Вечера оба они ждали с нетерпением, но их встреча первое время была окрашена какой-то грустной интонацией, хотя на большом столе, накрытом крахмальной сверкающей скатертью, стояло много хорошего вина и закусок. Лапин никак не мог привыкнуть, что та воздушная, поэтическая Верочка Стрешнева, восторгавшаяся лохматыми, длинноволосыми модернистами, что не мешало ей любить древних греческих трагиков и связывать их с «заревом революции», та самая, в которую они с Чубаревым были без памяти влюблены, превратилась в полную, пусть хорошо для своих лет сохранившуюся, но все равно уже стареющую даму, при всяком затруднении в разговоре тотчас начинавшую вспоминать внучат.
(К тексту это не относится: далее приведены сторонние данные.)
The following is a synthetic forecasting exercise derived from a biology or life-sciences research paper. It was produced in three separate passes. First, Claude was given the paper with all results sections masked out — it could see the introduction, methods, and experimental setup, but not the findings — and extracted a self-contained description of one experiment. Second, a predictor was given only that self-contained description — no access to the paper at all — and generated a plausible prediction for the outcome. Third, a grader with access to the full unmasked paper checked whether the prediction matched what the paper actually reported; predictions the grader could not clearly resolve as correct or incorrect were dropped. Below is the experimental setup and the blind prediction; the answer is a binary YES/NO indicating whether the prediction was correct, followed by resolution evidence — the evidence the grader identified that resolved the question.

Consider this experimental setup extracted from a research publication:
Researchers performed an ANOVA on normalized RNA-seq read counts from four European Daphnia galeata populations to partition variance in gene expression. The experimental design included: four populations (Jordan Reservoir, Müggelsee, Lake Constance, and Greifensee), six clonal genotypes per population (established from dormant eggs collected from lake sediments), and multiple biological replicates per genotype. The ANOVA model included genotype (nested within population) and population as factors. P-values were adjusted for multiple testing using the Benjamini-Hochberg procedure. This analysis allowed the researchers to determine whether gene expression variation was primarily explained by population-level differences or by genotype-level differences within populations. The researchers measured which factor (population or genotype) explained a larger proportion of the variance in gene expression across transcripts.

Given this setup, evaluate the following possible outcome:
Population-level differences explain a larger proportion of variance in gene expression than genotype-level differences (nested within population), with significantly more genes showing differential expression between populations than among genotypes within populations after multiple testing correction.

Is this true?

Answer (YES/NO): NO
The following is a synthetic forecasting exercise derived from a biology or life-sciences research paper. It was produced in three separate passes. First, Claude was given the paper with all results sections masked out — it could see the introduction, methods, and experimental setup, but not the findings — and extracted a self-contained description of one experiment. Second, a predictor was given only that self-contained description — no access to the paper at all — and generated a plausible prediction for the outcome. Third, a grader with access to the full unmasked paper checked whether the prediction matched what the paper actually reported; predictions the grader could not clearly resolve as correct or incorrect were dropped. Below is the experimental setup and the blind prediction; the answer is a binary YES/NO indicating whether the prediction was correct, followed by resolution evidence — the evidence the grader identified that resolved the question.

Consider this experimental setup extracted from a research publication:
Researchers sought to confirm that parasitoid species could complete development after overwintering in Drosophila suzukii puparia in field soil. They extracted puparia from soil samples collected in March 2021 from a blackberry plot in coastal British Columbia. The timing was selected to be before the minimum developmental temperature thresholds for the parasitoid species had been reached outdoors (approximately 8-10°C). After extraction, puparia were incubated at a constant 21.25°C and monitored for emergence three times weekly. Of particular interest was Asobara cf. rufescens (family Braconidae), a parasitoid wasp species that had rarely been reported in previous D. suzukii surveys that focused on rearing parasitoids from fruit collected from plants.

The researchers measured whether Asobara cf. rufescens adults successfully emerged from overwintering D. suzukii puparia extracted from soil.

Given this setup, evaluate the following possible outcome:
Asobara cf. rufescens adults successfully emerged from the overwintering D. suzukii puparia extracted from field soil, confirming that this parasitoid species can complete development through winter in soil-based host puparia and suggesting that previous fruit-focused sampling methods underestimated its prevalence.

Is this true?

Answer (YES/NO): YES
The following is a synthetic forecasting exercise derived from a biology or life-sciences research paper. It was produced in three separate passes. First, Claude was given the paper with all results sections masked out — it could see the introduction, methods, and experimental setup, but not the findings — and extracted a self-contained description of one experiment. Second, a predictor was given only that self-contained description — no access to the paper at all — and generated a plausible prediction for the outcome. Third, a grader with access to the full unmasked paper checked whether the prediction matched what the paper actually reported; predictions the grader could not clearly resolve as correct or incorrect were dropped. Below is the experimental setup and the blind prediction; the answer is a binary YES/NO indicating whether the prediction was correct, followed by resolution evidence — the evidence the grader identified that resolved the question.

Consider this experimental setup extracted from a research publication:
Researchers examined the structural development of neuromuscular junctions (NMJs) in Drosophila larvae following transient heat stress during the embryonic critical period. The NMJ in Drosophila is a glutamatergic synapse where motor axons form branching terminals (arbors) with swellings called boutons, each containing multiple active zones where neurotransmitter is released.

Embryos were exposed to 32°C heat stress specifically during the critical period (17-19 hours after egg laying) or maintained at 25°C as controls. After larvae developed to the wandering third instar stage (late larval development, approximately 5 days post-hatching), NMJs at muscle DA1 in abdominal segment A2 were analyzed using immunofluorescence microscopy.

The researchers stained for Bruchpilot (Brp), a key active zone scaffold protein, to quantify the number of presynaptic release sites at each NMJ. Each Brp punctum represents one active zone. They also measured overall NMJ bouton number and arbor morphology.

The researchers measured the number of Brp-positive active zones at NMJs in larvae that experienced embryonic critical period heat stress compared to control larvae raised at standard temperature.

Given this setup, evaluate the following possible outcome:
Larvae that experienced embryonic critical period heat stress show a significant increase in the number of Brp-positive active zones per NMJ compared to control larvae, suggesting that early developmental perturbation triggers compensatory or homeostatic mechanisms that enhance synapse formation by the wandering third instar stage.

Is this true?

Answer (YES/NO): YES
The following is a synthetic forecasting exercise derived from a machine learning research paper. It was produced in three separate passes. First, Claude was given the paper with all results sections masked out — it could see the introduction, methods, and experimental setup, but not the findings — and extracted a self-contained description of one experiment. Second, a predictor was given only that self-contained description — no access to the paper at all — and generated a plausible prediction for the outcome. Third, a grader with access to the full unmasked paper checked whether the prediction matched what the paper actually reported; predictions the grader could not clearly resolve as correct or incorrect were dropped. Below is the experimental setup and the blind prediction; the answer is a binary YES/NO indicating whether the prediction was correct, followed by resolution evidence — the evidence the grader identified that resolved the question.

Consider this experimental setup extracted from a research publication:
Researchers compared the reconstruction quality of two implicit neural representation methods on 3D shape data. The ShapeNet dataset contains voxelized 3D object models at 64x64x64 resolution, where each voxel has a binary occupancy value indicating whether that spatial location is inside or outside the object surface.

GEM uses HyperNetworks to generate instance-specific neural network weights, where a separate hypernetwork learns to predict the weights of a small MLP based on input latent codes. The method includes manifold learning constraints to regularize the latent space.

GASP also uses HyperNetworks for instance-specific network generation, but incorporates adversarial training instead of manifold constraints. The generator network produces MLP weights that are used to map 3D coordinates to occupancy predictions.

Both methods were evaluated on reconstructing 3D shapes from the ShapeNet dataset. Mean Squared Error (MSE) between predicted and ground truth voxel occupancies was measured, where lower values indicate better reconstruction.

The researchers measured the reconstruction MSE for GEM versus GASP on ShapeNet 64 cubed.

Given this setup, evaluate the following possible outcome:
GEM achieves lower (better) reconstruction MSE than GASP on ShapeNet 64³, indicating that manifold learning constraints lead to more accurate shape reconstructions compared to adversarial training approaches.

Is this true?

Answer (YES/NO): YES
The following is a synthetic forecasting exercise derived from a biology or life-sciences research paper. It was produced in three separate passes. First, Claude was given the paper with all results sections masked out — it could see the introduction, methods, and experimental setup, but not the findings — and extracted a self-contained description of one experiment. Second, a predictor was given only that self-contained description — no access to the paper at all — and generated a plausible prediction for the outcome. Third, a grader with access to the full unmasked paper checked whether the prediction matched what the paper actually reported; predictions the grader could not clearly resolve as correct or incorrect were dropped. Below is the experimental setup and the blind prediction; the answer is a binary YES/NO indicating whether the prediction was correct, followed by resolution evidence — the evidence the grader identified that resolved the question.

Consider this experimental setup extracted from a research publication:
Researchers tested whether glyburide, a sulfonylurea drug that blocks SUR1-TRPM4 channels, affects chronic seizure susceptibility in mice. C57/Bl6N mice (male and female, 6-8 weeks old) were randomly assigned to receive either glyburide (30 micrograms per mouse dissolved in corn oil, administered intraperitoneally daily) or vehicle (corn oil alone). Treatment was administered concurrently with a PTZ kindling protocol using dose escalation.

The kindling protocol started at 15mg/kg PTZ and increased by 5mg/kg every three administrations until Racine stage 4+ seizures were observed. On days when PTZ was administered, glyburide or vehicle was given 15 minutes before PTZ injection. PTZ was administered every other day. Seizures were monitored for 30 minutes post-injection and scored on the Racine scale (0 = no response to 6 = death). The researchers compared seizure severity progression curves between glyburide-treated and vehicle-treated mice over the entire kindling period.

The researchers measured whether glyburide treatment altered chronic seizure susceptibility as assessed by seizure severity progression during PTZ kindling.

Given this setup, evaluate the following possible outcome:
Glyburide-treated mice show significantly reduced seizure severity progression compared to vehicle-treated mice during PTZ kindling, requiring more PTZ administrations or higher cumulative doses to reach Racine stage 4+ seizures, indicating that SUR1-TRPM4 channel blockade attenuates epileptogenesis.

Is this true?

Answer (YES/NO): YES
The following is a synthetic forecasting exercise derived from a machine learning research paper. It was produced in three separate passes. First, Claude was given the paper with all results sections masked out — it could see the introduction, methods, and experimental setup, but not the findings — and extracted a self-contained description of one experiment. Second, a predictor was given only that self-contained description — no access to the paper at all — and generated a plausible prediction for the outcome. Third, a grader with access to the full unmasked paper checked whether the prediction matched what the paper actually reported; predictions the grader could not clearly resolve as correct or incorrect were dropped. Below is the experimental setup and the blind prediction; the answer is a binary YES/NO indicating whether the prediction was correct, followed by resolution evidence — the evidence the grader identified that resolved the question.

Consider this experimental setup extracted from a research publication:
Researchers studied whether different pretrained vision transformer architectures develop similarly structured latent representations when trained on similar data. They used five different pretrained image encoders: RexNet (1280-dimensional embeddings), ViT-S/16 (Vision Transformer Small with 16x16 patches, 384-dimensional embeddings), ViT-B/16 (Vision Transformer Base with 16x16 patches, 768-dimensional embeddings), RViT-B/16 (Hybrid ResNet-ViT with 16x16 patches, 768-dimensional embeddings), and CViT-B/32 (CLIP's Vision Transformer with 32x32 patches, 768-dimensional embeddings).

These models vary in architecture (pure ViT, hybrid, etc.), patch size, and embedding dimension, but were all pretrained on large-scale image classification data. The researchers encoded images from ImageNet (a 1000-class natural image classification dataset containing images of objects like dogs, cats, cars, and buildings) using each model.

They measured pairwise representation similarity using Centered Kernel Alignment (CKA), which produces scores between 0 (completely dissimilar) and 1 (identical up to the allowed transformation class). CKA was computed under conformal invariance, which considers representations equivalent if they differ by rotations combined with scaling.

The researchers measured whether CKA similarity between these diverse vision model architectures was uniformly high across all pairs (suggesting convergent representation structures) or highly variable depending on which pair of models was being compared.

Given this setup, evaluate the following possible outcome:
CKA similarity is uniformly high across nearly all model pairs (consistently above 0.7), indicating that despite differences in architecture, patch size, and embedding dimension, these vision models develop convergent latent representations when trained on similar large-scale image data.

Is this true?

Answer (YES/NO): NO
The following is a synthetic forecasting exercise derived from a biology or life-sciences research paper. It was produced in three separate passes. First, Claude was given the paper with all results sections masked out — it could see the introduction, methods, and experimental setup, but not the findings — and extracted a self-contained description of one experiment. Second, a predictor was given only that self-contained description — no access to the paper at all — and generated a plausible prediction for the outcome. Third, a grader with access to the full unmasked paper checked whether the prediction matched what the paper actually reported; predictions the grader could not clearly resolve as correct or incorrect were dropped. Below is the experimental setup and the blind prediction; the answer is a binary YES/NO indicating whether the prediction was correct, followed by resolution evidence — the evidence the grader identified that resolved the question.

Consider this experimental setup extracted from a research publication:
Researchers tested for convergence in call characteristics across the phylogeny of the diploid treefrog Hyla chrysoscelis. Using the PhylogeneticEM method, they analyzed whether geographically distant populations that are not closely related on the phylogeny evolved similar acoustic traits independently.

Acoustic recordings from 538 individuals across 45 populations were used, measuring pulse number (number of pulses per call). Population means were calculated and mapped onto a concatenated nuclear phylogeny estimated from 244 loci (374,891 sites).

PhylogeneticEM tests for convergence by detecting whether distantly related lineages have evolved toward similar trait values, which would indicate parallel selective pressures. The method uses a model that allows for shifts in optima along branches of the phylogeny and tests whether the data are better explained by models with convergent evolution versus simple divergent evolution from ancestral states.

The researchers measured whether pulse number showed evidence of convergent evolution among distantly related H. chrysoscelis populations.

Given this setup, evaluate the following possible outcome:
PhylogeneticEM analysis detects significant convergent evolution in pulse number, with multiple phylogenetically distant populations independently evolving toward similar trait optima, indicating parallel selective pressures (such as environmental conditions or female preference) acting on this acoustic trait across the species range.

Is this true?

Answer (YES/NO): NO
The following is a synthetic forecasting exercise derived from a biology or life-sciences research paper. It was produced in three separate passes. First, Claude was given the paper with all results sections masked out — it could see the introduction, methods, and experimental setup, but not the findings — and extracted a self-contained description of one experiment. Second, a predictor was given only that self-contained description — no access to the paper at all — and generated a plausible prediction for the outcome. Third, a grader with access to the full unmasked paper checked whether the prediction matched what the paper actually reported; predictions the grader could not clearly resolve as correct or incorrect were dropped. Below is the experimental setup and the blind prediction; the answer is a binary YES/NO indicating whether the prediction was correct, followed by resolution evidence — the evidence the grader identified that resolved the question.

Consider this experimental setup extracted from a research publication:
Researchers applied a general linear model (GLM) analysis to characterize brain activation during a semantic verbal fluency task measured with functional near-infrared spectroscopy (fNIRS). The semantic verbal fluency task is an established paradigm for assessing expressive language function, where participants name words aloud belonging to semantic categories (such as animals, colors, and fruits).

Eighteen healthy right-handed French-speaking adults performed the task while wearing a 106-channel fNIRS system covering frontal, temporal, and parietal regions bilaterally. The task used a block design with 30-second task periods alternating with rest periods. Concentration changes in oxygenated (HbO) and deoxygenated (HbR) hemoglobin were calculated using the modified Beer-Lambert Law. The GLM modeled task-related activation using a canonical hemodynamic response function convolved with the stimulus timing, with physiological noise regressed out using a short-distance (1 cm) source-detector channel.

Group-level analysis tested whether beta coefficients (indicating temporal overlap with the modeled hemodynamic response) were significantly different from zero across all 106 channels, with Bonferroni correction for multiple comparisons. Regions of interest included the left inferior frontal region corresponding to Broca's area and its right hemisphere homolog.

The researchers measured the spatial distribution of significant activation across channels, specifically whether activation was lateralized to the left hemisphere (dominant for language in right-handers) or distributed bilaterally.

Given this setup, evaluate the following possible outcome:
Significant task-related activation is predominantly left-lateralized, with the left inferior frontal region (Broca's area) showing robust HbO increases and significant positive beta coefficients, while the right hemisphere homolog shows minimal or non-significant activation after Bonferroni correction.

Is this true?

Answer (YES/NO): NO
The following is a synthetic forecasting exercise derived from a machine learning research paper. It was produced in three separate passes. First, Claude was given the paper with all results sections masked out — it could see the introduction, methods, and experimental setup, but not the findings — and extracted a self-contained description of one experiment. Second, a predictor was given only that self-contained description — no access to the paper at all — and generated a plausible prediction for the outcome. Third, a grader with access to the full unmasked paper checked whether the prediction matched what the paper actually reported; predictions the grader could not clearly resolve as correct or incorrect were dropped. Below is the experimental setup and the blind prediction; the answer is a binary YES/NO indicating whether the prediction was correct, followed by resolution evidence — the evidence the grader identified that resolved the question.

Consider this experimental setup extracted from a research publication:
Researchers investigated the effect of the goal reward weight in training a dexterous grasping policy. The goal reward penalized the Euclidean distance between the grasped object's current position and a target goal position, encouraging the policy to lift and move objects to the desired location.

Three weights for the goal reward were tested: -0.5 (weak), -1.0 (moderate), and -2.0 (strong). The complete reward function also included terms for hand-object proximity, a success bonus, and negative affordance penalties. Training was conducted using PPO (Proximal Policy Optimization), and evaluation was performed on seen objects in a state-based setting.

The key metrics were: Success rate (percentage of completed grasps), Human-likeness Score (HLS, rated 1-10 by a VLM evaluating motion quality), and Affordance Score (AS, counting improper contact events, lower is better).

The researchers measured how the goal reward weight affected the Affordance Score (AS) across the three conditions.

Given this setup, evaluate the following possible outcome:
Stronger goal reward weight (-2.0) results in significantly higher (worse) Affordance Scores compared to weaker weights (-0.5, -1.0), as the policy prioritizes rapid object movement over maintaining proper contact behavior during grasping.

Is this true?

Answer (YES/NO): YES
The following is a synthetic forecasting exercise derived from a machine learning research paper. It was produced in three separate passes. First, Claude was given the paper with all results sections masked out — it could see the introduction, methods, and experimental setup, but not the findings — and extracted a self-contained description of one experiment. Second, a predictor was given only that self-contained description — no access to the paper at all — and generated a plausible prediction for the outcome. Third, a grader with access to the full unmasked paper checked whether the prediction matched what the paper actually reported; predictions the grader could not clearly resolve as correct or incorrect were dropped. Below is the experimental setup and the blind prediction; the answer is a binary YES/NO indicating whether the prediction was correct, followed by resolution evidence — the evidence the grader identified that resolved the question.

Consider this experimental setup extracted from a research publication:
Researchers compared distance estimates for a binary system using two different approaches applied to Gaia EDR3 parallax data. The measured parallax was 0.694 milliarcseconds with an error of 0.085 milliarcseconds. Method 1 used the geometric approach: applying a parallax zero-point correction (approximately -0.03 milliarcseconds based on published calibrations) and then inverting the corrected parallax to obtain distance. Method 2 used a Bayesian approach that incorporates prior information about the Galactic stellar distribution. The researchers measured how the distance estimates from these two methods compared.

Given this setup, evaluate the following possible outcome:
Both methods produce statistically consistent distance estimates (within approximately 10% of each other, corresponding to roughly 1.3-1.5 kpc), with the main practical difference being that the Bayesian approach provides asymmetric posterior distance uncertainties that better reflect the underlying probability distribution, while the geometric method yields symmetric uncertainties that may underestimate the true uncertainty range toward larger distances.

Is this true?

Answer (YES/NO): NO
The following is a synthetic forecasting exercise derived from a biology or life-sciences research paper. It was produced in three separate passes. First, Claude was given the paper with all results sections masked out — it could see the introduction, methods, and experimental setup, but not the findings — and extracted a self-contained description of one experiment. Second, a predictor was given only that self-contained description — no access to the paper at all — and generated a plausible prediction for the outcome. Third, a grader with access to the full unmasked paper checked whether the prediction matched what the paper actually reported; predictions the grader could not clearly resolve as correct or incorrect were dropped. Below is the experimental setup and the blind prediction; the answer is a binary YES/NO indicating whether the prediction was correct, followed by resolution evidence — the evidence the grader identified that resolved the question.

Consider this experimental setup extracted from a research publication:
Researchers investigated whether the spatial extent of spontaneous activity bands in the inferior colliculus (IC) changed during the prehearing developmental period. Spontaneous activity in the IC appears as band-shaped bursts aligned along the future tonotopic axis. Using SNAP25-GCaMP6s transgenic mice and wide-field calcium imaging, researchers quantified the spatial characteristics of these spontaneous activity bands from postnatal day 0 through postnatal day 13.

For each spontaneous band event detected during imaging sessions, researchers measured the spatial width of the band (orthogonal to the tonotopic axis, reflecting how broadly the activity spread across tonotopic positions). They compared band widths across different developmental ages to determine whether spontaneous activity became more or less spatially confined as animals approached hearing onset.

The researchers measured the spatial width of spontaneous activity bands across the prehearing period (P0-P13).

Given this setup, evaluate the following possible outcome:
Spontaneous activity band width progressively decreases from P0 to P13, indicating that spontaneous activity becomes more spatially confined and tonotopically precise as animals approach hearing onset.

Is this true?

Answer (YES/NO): YES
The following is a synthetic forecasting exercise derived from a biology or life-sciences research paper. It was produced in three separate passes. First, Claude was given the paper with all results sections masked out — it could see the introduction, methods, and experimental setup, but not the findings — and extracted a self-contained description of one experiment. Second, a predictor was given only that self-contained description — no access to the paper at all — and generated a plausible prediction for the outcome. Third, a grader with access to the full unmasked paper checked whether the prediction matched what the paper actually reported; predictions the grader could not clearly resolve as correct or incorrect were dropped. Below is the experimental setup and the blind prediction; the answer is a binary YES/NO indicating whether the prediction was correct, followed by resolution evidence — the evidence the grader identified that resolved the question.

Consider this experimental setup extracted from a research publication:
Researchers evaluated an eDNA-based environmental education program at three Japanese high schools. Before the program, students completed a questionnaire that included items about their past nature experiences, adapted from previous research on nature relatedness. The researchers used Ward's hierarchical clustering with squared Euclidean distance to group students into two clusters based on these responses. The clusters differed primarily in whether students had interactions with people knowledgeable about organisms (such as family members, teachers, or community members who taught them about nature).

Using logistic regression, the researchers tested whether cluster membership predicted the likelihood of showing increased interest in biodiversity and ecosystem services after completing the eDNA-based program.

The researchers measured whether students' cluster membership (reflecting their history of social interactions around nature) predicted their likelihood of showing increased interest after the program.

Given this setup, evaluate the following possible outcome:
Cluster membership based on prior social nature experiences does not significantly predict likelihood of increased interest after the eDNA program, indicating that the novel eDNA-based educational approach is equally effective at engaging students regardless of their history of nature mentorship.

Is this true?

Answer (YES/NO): NO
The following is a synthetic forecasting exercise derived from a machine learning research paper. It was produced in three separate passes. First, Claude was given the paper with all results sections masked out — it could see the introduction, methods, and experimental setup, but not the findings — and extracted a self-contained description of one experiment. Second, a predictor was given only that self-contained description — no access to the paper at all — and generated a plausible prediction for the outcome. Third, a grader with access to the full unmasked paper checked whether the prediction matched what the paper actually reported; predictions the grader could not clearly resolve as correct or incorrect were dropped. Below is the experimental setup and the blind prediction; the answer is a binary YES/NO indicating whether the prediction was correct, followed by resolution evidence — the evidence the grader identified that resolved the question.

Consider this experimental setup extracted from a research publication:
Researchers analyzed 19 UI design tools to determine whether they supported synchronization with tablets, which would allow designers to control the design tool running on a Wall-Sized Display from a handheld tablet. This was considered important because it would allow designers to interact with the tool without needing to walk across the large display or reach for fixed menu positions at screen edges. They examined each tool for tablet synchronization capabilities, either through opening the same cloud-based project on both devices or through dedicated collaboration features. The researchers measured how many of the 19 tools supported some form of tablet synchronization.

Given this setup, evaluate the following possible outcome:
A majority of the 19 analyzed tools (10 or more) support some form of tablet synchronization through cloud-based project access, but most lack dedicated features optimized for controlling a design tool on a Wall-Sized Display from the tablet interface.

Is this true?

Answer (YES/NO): YES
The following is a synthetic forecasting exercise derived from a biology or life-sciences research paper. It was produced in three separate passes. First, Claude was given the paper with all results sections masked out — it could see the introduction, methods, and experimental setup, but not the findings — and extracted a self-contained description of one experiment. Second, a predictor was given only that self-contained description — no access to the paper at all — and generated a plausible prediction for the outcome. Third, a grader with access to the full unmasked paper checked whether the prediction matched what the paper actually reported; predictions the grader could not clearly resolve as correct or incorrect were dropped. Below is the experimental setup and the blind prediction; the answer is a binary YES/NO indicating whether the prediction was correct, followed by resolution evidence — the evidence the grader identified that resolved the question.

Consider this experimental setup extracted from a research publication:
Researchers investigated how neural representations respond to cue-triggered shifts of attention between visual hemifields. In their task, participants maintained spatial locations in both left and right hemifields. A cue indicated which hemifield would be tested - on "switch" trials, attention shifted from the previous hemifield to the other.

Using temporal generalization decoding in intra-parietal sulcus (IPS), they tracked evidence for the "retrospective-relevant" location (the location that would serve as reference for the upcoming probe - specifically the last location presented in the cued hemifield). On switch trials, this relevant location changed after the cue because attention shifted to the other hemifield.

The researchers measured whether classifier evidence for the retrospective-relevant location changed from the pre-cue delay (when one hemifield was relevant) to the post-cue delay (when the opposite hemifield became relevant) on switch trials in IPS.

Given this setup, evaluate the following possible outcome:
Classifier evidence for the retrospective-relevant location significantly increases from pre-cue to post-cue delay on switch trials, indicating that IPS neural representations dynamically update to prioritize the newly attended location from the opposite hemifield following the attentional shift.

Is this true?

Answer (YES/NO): NO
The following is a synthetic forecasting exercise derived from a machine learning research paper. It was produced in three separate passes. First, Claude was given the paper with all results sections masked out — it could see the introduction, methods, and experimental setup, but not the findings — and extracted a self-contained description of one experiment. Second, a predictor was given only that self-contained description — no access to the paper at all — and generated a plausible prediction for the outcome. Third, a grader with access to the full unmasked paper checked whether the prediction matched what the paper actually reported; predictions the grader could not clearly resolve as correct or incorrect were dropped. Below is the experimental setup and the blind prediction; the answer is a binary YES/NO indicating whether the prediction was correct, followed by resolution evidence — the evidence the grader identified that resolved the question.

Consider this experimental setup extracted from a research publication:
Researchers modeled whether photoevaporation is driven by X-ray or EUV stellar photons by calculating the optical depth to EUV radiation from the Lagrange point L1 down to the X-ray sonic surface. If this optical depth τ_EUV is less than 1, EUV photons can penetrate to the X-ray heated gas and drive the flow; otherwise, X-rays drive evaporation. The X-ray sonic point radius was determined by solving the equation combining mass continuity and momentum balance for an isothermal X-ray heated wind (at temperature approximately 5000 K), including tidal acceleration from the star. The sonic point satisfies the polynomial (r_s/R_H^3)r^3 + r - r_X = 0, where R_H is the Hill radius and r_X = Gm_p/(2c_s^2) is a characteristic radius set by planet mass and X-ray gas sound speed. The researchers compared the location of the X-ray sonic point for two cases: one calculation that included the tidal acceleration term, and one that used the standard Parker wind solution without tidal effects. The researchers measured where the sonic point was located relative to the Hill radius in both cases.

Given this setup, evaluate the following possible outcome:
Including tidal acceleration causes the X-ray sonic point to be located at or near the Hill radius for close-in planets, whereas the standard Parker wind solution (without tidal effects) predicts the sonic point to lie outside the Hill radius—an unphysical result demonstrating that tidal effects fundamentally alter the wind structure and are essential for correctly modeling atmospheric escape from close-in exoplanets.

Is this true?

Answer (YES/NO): NO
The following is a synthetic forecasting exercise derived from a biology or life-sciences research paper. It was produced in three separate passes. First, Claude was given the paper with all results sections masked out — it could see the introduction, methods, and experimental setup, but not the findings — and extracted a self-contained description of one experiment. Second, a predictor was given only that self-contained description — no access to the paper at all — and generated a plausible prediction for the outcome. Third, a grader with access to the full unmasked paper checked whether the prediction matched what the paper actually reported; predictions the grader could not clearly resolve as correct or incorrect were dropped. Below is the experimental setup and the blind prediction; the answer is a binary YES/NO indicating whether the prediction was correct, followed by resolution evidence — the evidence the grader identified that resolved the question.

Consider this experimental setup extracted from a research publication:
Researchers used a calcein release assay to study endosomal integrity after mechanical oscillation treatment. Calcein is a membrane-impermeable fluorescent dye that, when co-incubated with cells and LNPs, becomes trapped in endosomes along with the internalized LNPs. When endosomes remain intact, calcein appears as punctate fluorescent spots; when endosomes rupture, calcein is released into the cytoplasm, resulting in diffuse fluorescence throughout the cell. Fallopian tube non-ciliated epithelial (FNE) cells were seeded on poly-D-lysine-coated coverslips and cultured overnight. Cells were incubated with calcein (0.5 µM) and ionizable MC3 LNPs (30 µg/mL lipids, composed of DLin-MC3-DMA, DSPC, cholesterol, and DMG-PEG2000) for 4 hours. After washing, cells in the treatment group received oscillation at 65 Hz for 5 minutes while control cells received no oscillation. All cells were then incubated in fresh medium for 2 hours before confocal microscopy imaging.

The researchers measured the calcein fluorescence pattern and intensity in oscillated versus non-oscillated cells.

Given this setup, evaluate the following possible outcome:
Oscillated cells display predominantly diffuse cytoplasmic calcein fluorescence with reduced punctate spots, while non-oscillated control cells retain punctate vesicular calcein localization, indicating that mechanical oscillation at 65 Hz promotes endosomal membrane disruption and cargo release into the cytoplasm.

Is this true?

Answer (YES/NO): NO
Лапин, некоторое время пытавшийся заставить ее раскрыться, долго ходил вокруг да около, охал да ахал, но Вера Дмитриевна лишь понимающе улыбалась смеющимися, молодо блестевшими глазами и просила его не волноваться. Ему стало грустно: поэтический образ легкой, стремительной, дерзкой девушки, который хранился со времен юности, померк. Чубарев, наблюдавший за ним, засмеялся.

– Ростя, слушай, оставь ты свои муки, – шумно запротестовал он. – Со временем не поспоришь, время, брат, необратимо.

– Да, но почему необратимо? Для кого необратимо?

Взяв рюмки с коньяком и помедлив, они, не опуская глаз, молча выпили; Вера Дмитриевна, устроившись в удобном кресле, с ласковой снисходительностью глядела на них; ей сейчас было хорошо и покойно, она радовалась новому назначению мужа, потому что так и не смогла привыкнуть к суровому климату Урала, хотя с людьми, окружавшими ее и населявшими маленький уральский городок, живший исключительно интересами завода, она сроднилась; была в них надежность и какая-то особая прочность и жизнелюбие. А сейчас ей действительно ни о чем не хотелось думать, не хотелось насиловать себя, было приятно посидеть и отдохнуть, порадоваться спокойному вечеру и встрече с Ростей Лапиным. Помнится, он был высоким, несколько нервным юношей и грозился, если память ей не изменяет, даже застрелиться, если она предпочтет другого…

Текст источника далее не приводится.